The FPCS is the only de jure denomination existing in the world today.  This is the FPCS's point of view, as evidenced by its beliefs about unity and schism as well as by its practice of planting churches in other nations.  There are FPCS churches on five continents:  "In the present day, the Free Presbyterian Church of Scotland has congregations in Scotland, England, Northern Ireland, Canada, USA, Ukraine, Israel, Singapore, Kenya, Zimbabwe, Australia and New Zealand."  (This is from the Sydney FP website.)  The recent Catechism of the History and Principles of the Free Presbyterian Church of Scotland (see also here) points out clearly the presbyterian conviction that "unity is an absolute duty," from which flows the concomitant conclusion that the church should be one in visible unity throughout the earth and thus that when churches are not united, there is an implicit charge of schism from one church to the other and the churches are rejecting each others' de jure legitimacy and authority as churches:

106 Q. What is meant by Christ’s Church being Catholic?A. The word Catholic means Universal, which teaches us that the Church of Christ is one in all nations. 

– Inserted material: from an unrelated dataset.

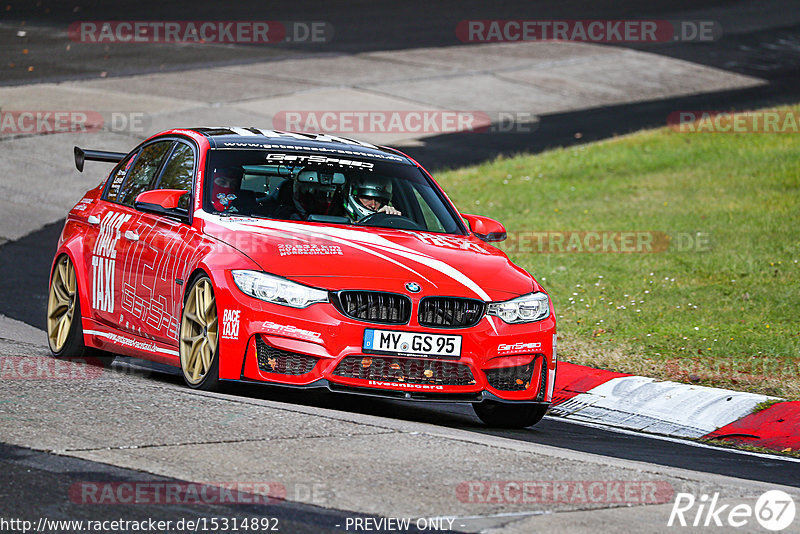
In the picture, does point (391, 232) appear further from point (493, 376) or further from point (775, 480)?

141 Q. Is the Free Presbyterian Church opposed to union with other Churches?A. No, the Free Presbyterian Church encourages biblical union with any Church in Scotland or overseas provided that there is a unity in doctrine, worship, government, discipline, and practice. 
146 Q. When should individual believers separate from the fellowship of others?A. The Scriptures enjoin believers to withdraw themselves from those who are professed brethren and who walk disorderly (2 Thess. 3:6), so when men have so rejected sound doctrine, right government, and discipline, or have introduced superstitious worship, or are maintaining a schismatic position, and when an orderly correction of these evils fails, then believers are to separate from such.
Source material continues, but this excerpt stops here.